Cloners are the classes that determine what model class is cloned and how. There are several built-in cloners that can be extended. See lib/clone_kit/cloners for a list.

Custom cloners will need to define:

  1. The Mongoid or ActiveRecord model class, which will be used to make db calls
  2. Rules, which are executed in the defined order and determine how the ids are mapped from source to destination records. See more in next section.
  3. Merge fields, which allow two records to be merged into one provided all listed fields are equal.

Optionally, if you are merging records you will probably want to override the compare and merge methods with custom logic, though basic logic comes for free.

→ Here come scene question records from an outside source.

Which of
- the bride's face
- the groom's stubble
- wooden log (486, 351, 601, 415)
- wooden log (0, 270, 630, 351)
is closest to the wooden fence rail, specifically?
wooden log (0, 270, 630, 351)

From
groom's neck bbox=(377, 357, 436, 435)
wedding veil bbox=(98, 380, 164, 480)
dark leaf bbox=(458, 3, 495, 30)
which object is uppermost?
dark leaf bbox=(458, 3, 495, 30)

CloneKit::ActiveRecordSpecification.new(self) do |spec|
  ...
  spec.cloner = BlogPostCloner.new
  ...
end

class BlogPostCloner < ActiveRecordRulesetCloner
  OMIT_ATTRIBUTES = [:created_at, :updated_at]

  def initialize
    super(
      BlogPost,                                           # model class
      rules: [                                            # rules
        CloneKit::Rules::Except.new(*OMIT_ATTRIBUTES),
        CloneKit::Rules::Remap.new(BlogPost)
      ],
      merge_fields: [])                                   # merge fields
  end

  def compare(first, second)
    # returns a boolean to determine if two records are mergeable
  end

  def merge(records)
    # returns a single record that is the merged result
    # of all argument `records`,
    # e.g. [{ a: 1, b: 1 }, { a: 2, b: 1}] => { a: 2, b: 1 }
  end
end

Writing a Cloner rule

Rules respond to a single #fix method. #fix mutates a record's attributes, allowing the same attributes object to be passed down a pipeline of rules.

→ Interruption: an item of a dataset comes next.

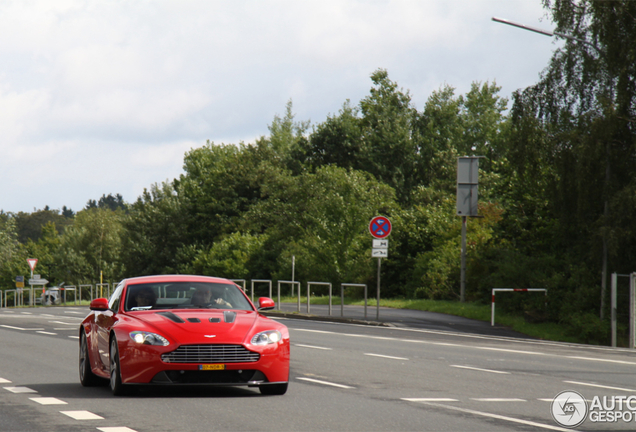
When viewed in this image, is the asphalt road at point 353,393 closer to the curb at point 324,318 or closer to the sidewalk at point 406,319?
the sidewalk at point 406,319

# given the following rules
rules: [
  CloneKit::Rules::Except.new(:title),
  CloneKit::Rules::Remap.new(BlogPost, "Author" => "author_id" )
]

# a blog post's attributes will be changed
{ title: "Title", content: "Content", author_id: 5 }
{ content: "Content", author_id: 5 } # CloneKit::Rules::Except
{ content: "Content", author_id: 6 } # CloneKit::Rules::Remap

See lib/clone_kit/rules for examples with documentation.

Installation

Add this line to your application's Gemfile:

gem 'clone_kit'

And then execute:

$ bundle

Or install it yourself as:

$ gem install clone_kit

Development

After checking out the repo, run bin/setup to install dependencies. Then, run rake spec to run the tests. You can also run bin/console for an interactive prompt that will allow you to experiment.

To install this gem onto your local machine, run bundle exec rake install. To release a new version, update the version number in version.rb, and then run bundle exec rake release, which will create a git tag for the version, push git commits and tags, and push the .gem file to rubygems.org.